Last year, most of the personal achievements in professional sports came with an asterisk due to the Covid-shortened seasons. The M.L.B. pitcher who won the Cy Young that year, for instance, started calling himself the Mickey Mouse Cy Young Award Winner on social media.
So who’s taking the Mickey Mouse Box Office Award for highest-grossing movie of 2021? It’s not Disney, actually. With its strong opening this weekend in Australia, No Time to Die is now projected to cross F9’s $721.1 million global number sometime around Thanksgiving, according to both MGM, its domestic distributor, and Universal, which handled most overseas territories. With neither Eternals nor Venom: There Will Be Carnage getting a China release, and nothing major coming before year’s end (except Spider-man: No Way Home, which drops Dec. 17 and will earn mostly in 2022), it’s safe to say the Bond film played a long game and came out on top.
That’s a win with a big asterisk—2019’s champion, Avengers: Endgame, grossed between three and four times the likely Bond number.

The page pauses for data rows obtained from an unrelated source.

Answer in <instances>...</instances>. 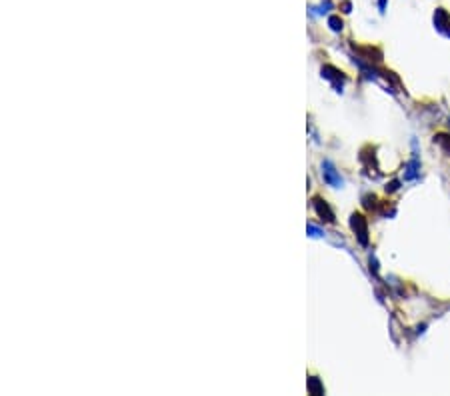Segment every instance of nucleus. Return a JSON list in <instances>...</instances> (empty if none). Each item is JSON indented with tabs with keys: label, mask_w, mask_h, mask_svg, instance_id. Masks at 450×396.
I'll return each instance as SVG.
<instances>
[{
	"label": "nucleus",
	"mask_w": 450,
	"mask_h": 396,
	"mask_svg": "<svg viewBox=\"0 0 450 396\" xmlns=\"http://www.w3.org/2000/svg\"><path fill=\"white\" fill-rule=\"evenodd\" d=\"M434 142H438V144H442L446 150H450V138H448V136H444V134L434 136Z\"/></svg>",
	"instance_id": "nucleus-8"
},
{
	"label": "nucleus",
	"mask_w": 450,
	"mask_h": 396,
	"mask_svg": "<svg viewBox=\"0 0 450 396\" xmlns=\"http://www.w3.org/2000/svg\"><path fill=\"white\" fill-rule=\"evenodd\" d=\"M350 226H352V230L356 232V236H358V240H360V244L366 246V244H368V226H366L364 216H362V214H352Z\"/></svg>",
	"instance_id": "nucleus-1"
},
{
	"label": "nucleus",
	"mask_w": 450,
	"mask_h": 396,
	"mask_svg": "<svg viewBox=\"0 0 450 396\" xmlns=\"http://www.w3.org/2000/svg\"><path fill=\"white\" fill-rule=\"evenodd\" d=\"M308 392H310V394H322V392H324V388H322V384L318 382L316 376L308 378Z\"/></svg>",
	"instance_id": "nucleus-6"
},
{
	"label": "nucleus",
	"mask_w": 450,
	"mask_h": 396,
	"mask_svg": "<svg viewBox=\"0 0 450 396\" xmlns=\"http://www.w3.org/2000/svg\"><path fill=\"white\" fill-rule=\"evenodd\" d=\"M322 178H324L326 184L334 186V188L342 186V178H340L338 170L334 168V164L330 162V160H324V162H322Z\"/></svg>",
	"instance_id": "nucleus-2"
},
{
	"label": "nucleus",
	"mask_w": 450,
	"mask_h": 396,
	"mask_svg": "<svg viewBox=\"0 0 450 396\" xmlns=\"http://www.w3.org/2000/svg\"><path fill=\"white\" fill-rule=\"evenodd\" d=\"M312 204H314V210H316V214L322 218V220H326V222H334V214H332V210H330V206L322 200V198H314L312 200Z\"/></svg>",
	"instance_id": "nucleus-4"
},
{
	"label": "nucleus",
	"mask_w": 450,
	"mask_h": 396,
	"mask_svg": "<svg viewBox=\"0 0 450 396\" xmlns=\"http://www.w3.org/2000/svg\"><path fill=\"white\" fill-rule=\"evenodd\" d=\"M322 76L324 78H328V80H332V84H334V88H342V82H344V74L338 70V68H334V66H324L322 68Z\"/></svg>",
	"instance_id": "nucleus-5"
},
{
	"label": "nucleus",
	"mask_w": 450,
	"mask_h": 396,
	"mask_svg": "<svg viewBox=\"0 0 450 396\" xmlns=\"http://www.w3.org/2000/svg\"><path fill=\"white\" fill-rule=\"evenodd\" d=\"M434 24H436V30H440L442 34L450 36V16L444 8H438L436 14H434Z\"/></svg>",
	"instance_id": "nucleus-3"
},
{
	"label": "nucleus",
	"mask_w": 450,
	"mask_h": 396,
	"mask_svg": "<svg viewBox=\"0 0 450 396\" xmlns=\"http://www.w3.org/2000/svg\"><path fill=\"white\" fill-rule=\"evenodd\" d=\"M306 230H308V234H310V236H314V238H318V236L322 234V232H320V228H316V226H312V224H308V228H306Z\"/></svg>",
	"instance_id": "nucleus-9"
},
{
	"label": "nucleus",
	"mask_w": 450,
	"mask_h": 396,
	"mask_svg": "<svg viewBox=\"0 0 450 396\" xmlns=\"http://www.w3.org/2000/svg\"><path fill=\"white\" fill-rule=\"evenodd\" d=\"M328 24H330V28H332L334 32L342 30V20H340L338 16H330V18H328Z\"/></svg>",
	"instance_id": "nucleus-7"
}]
</instances>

And if producers Barbara Broccoli and Michael Wilson were satisfied with the gross, they wouldn’t have signed off on MGM offering the movie on premium V.O.D. after just 30 days, well short of the 75-90 day window for Spectre. But it’s still notable, given the geezer-skewing audience for the franchise. Studio research showed that 25 percent of the over-35 audience said this was their first movie back in theaters, I’m told.
Of course, this is just the Hollywood movie of the year. The actual top grosser will almost certainly be The Battle at Lake Changjin, a three-hour Chinese war film that has grossed $874 million and was released in only one country.